The criminal justice system is proof of how white privilege comes into place. According to the 2014 study by Harvard Sociology Professor Elis Monk, Black people have, on average, a 36% chance of going to jail in their lifetime. He indicates that having dark skin increases this by 30%. Villanova researchers studied 12,000 cases of African American women incarcerated in North Carolina and found that light-skinned women received prison sentences that were 12% shorter than dark-skinned women. This shows that Black people are more likely to receive worst sentences for the same crime than their white counterparts, and even that Black people will sometimes be convicted while white people are not.
In April, hundreds of people protested at different state capitols, demanding the reopening of the economy. Many complained that some businesses had closed due to the spread of the coronavirus. What was most scandalous and caught the attention of many media outlets was that those “protestors” carried weapons of war like AR-15 while exhibiting violent behavior, and the police did not even warn them of the danger of their actions. In some states, such as Michigan, the protesters entered the capitol.
When news of George Floyd's tragic death spread, many decided to protest police brutality and systematic racism that Blacks have faced for years. Protestors were peaceful; some of them had signs calling for the police to be defunded. Many of them ended up being violently arrested; the police threw tear gas and shot rubber bullets that could have caused irreparable harm.
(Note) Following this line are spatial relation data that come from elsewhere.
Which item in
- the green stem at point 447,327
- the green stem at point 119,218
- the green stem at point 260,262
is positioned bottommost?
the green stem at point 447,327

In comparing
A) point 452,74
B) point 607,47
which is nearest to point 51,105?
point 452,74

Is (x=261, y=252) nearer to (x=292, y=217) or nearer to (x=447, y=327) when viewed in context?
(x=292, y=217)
White privilege is real, and because of it, many people like Jillian Wuesrenberg feel they can threaten Black citizens. They know that they live in a society that unfortunately sees them as superiors, where they are not held responsible for most of their actions. Incredibly, this couple faces the charges they deserve. I hope this is a step towards a fairer society. We need reform now to transform our racist institutions and social structures that continually oppress people of color. The only way we can collectively achieve this change is if you vote this November 3rd; if you still can't, you tell your family members to vote for the candidate who will help build an America for all people.